At a briefing of senior EU policy makers, European business leaders and the international media in the Sofitel Europe Hotel, Brussels, Ibec CEO Danny McCoy warned that the UK government was currently leading Britain towards an economically calamitous Brexit divorce. Mr McCoy said the UK approach continued to put short-term political concerns ahead of jobs and the needs of business, without any regard for established trading relationships. It is time for the business voice to be heard much more forcefully in the debate, said Mr McCoy.


At the event, Mr McCoy said the closest possible future EU-UK relationship was in everyone's interest. He called on the EU to restate the February 2016 'New Settlement' offer of revised EU membership terms made to the UK prior to the referendum, and ensure the possibility of the UK revisiting the Brexit decision remains attractive and feasible. While such a scenario seems remote right now, that could change over time, he said.

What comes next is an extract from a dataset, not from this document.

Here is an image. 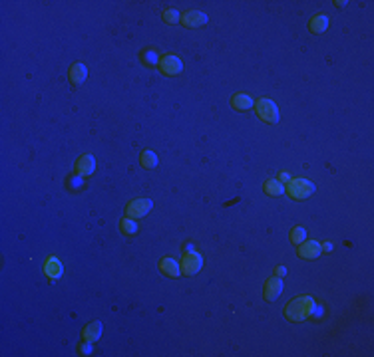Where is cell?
Segmentation results:
<instances>
[{"label":"cell","mask_w":374,"mask_h":357,"mask_svg":"<svg viewBox=\"0 0 374 357\" xmlns=\"http://www.w3.org/2000/svg\"><path fill=\"white\" fill-rule=\"evenodd\" d=\"M275 274L285 276V274H287V268H285V266H277V268H275Z\"/></svg>","instance_id":"obj_25"},{"label":"cell","mask_w":374,"mask_h":357,"mask_svg":"<svg viewBox=\"0 0 374 357\" xmlns=\"http://www.w3.org/2000/svg\"><path fill=\"white\" fill-rule=\"evenodd\" d=\"M160 70L165 76H177L183 70V64H181V60L177 56H163L160 60Z\"/></svg>","instance_id":"obj_6"},{"label":"cell","mask_w":374,"mask_h":357,"mask_svg":"<svg viewBox=\"0 0 374 357\" xmlns=\"http://www.w3.org/2000/svg\"><path fill=\"white\" fill-rule=\"evenodd\" d=\"M86 76H88V70H86L84 64H74V66L70 68V82H72L74 86H80V84L86 80Z\"/></svg>","instance_id":"obj_15"},{"label":"cell","mask_w":374,"mask_h":357,"mask_svg":"<svg viewBox=\"0 0 374 357\" xmlns=\"http://www.w3.org/2000/svg\"><path fill=\"white\" fill-rule=\"evenodd\" d=\"M255 109H257V115L261 117V121H265V123H277V121H279V109H277V105L273 103V99L261 97V99L257 101Z\"/></svg>","instance_id":"obj_2"},{"label":"cell","mask_w":374,"mask_h":357,"mask_svg":"<svg viewBox=\"0 0 374 357\" xmlns=\"http://www.w3.org/2000/svg\"><path fill=\"white\" fill-rule=\"evenodd\" d=\"M140 161H142V167H146V169H154V167L158 165V155H156L154 151H144Z\"/></svg>","instance_id":"obj_18"},{"label":"cell","mask_w":374,"mask_h":357,"mask_svg":"<svg viewBox=\"0 0 374 357\" xmlns=\"http://www.w3.org/2000/svg\"><path fill=\"white\" fill-rule=\"evenodd\" d=\"M152 207H154V203L150 199H136V201H132L128 205L126 213H128L130 219H142L152 211Z\"/></svg>","instance_id":"obj_5"},{"label":"cell","mask_w":374,"mask_h":357,"mask_svg":"<svg viewBox=\"0 0 374 357\" xmlns=\"http://www.w3.org/2000/svg\"><path fill=\"white\" fill-rule=\"evenodd\" d=\"M315 312V302L313 298L309 296H303V298H295L287 304L285 308V315L291 319V321H303L305 317H309L311 313Z\"/></svg>","instance_id":"obj_1"},{"label":"cell","mask_w":374,"mask_h":357,"mask_svg":"<svg viewBox=\"0 0 374 357\" xmlns=\"http://www.w3.org/2000/svg\"><path fill=\"white\" fill-rule=\"evenodd\" d=\"M231 105H233V109L245 111V109L253 107V99H251V95H247V93H235L231 97Z\"/></svg>","instance_id":"obj_12"},{"label":"cell","mask_w":374,"mask_h":357,"mask_svg":"<svg viewBox=\"0 0 374 357\" xmlns=\"http://www.w3.org/2000/svg\"><path fill=\"white\" fill-rule=\"evenodd\" d=\"M80 351H82V355H90L92 351H94V347H92V341H86L82 347H80Z\"/></svg>","instance_id":"obj_24"},{"label":"cell","mask_w":374,"mask_h":357,"mask_svg":"<svg viewBox=\"0 0 374 357\" xmlns=\"http://www.w3.org/2000/svg\"><path fill=\"white\" fill-rule=\"evenodd\" d=\"M82 187H84V181H82L80 177H70V181H68V189L70 191H78Z\"/></svg>","instance_id":"obj_23"},{"label":"cell","mask_w":374,"mask_h":357,"mask_svg":"<svg viewBox=\"0 0 374 357\" xmlns=\"http://www.w3.org/2000/svg\"><path fill=\"white\" fill-rule=\"evenodd\" d=\"M321 248H322V250H328V252H330V250H332V242H326V244H324V246H321Z\"/></svg>","instance_id":"obj_26"},{"label":"cell","mask_w":374,"mask_h":357,"mask_svg":"<svg viewBox=\"0 0 374 357\" xmlns=\"http://www.w3.org/2000/svg\"><path fill=\"white\" fill-rule=\"evenodd\" d=\"M281 292H283V280L281 278H269L267 282H265V300L267 302H273V300H277L279 296H281Z\"/></svg>","instance_id":"obj_8"},{"label":"cell","mask_w":374,"mask_h":357,"mask_svg":"<svg viewBox=\"0 0 374 357\" xmlns=\"http://www.w3.org/2000/svg\"><path fill=\"white\" fill-rule=\"evenodd\" d=\"M142 62H144L146 66H150V68L158 66V64H160L158 52H156V50H146V52H142Z\"/></svg>","instance_id":"obj_19"},{"label":"cell","mask_w":374,"mask_h":357,"mask_svg":"<svg viewBox=\"0 0 374 357\" xmlns=\"http://www.w3.org/2000/svg\"><path fill=\"white\" fill-rule=\"evenodd\" d=\"M279 178H283V181H289V173H281Z\"/></svg>","instance_id":"obj_27"},{"label":"cell","mask_w":374,"mask_h":357,"mask_svg":"<svg viewBox=\"0 0 374 357\" xmlns=\"http://www.w3.org/2000/svg\"><path fill=\"white\" fill-rule=\"evenodd\" d=\"M94 171H96V159H94L92 155H84V157L78 159V163H76V173H78L80 177H90Z\"/></svg>","instance_id":"obj_10"},{"label":"cell","mask_w":374,"mask_h":357,"mask_svg":"<svg viewBox=\"0 0 374 357\" xmlns=\"http://www.w3.org/2000/svg\"><path fill=\"white\" fill-rule=\"evenodd\" d=\"M119 228H121L123 234H136V232H138V224H136L132 219H121Z\"/></svg>","instance_id":"obj_20"},{"label":"cell","mask_w":374,"mask_h":357,"mask_svg":"<svg viewBox=\"0 0 374 357\" xmlns=\"http://www.w3.org/2000/svg\"><path fill=\"white\" fill-rule=\"evenodd\" d=\"M289 195L293 197V199H299V201H303V199H309L313 193H315V185L311 183V181H307V178H293V181L289 183Z\"/></svg>","instance_id":"obj_3"},{"label":"cell","mask_w":374,"mask_h":357,"mask_svg":"<svg viewBox=\"0 0 374 357\" xmlns=\"http://www.w3.org/2000/svg\"><path fill=\"white\" fill-rule=\"evenodd\" d=\"M163 20H165L167 24H177V22H179V12H177L175 8H169V10L163 12Z\"/></svg>","instance_id":"obj_22"},{"label":"cell","mask_w":374,"mask_h":357,"mask_svg":"<svg viewBox=\"0 0 374 357\" xmlns=\"http://www.w3.org/2000/svg\"><path fill=\"white\" fill-rule=\"evenodd\" d=\"M322 252V248H321V244L319 242H301V246H299V254L303 256V258H307V260H315V258H319V254Z\"/></svg>","instance_id":"obj_11"},{"label":"cell","mask_w":374,"mask_h":357,"mask_svg":"<svg viewBox=\"0 0 374 357\" xmlns=\"http://www.w3.org/2000/svg\"><path fill=\"white\" fill-rule=\"evenodd\" d=\"M326 28H328V16H324V14H317V16H313L311 22H309V30H311V32L321 34V32H324Z\"/></svg>","instance_id":"obj_14"},{"label":"cell","mask_w":374,"mask_h":357,"mask_svg":"<svg viewBox=\"0 0 374 357\" xmlns=\"http://www.w3.org/2000/svg\"><path fill=\"white\" fill-rule=\"evenodd\" d=\"M305 238H307V230H305L303 226H295V228L291 230V242H293V244L305 242Z\"/></svg>","instance_id":"obj_21"},{"label":"cell","mask_w":374,"mask_h":357,"mask_svg":"<svg viewBox=\"0 0 374 357\" xmlns=\"http://www.w3.org/2000/svg\"><path fill=\"white\" fill-rule=\"evenodd\" d=\"M203 268V258L197 254V252H185L183 254V260H181V270H183V274H187V276H193V274H197L199 270Z\"/></svg>","instance_id":"obj_4"},{"label":"cell","mask_w":374,"mask_h":357,"mask_svg":"<svg viewBox=\"0 0 374 357\" xmlns=\"http://www.w3.org/2000/svg\"><path fill=\"white\" fill-rule=\"evenodd\" d=\"M263 189H265V193H267V195H271V197H279V195H283V191H285L283 183H281V181H277V178H271V181H267Z\"/></svg>","instance_id":"obj_17"},{"label":"cell","mask_w":374,"mask_h":357,"mask_svg":"<svg viewBox=\"0 0 374 357\" xmlns=\"http://www.w3.org/2000/svg\"><path fill=\"white\" fill-rule=\"evenodd\" d=\"M44 274H46L50 280H58V278L64 274L62 262H60L56 256H50V258L44 262Z\"/></svg>","instance_id":"obj_9"},{"label":"cell","mask_w":374,"mask_h":357,"mask_svg":"<svg viewBox=\"0 0 374 357\" xmlns=\"http://www.w3.org/2000/svg\"><path fill=\"white\" fill-rule=\"evenodd\" d=\"M160 270H161L165 276H171V278L181 276V268H179V264H177L173 258H163L161 264H160Z\"/></svg>","instance_id":"obj_13"},{"label":"cell","mask_w":374,"mask_h":357,"mask_svg":"<svg viewBox=\"0 0 374 357\" xmlns=\"http://www.w3.org/2000/svg\"><path fill=\"white\" fill-rule=\"evenodd\" d=\"M181 22L187 28H197V26H203L207 22V14L201 12V10H189L181 16Z\"/></svg>","instance_id":"obj_7"},{"label":"cell","mask_w":374,"mask_h":357,"mask_svg":"<svg viewBox=\"0 0 374 357\" xmlns=\"http://www.w3.org/2000/svg\"><path fill=\"white\" fill-rule=\"evenodd\" d=\"M82 335H84L86 341H96V339H100V335H102V323H100V321L88 323V325L84 327Z\"/></svg>","instance_id":"obj_16"}]
</instances>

In his address, Mr McCoy highlighted key Brexit priorities for Irish business:


Customs unions: “A UK departure from the EU’s customs union will seriously disrupt trade between Ireland and the UK, particularly with Northern Ireland, and deeply damage wider EU-UK trading relations. It makes no economic or business sense. If the UK insists on such a policy of self harm, a long transition period that maintains existing trading rules will be needed to allow companies time to adapt."


Ireland’s unique exposure: “Any new deal must recognise the unique economic and political challenges that Brexit presents to Ireland, and put in place a range of specific measures to address these. This will need to include provisions on travel and labour market rights, while also addressing Ireland’s unique trade exposure and the challenges presented by a potential customs border on the island of Ireland."


Future EU-UK relations and Single Market: “Any future EU-UK deal must reflect existing close economic ties and facilitate the closest possible cooperation into the future. It should not seek to punish the UK. However, a deal must not undermine the coherence and integrity of the Single Market. Clear, legally binding and enforceable provisions will be needed to ensure fair competition and resolve disputes; and regulatory divergence must be kept to an absolute minimum."


Alleviation measures: “A temporary EU state aid framework will be needed to help European companies trade through any adjustment period. In the case of a fraught exit, funds amounting to up to €1 billion over three years may be needed from domestic and EU sources to help Irish companies innovate, diversify into new markets, train staff and invest for the future."


“Membership of the EU and the Single Market has been and will remain a central and vital part of Ireland’s economic success story. Ireland has been the fastest growing economy in Europe over the last three years and the underlying strength of the economy, means it is well positioned to face the challenges Brexit presents. The task now is to minimise the risks. We need to forge a new, positive relationship with the UK, and business will support these efforts," said Mr McCoy.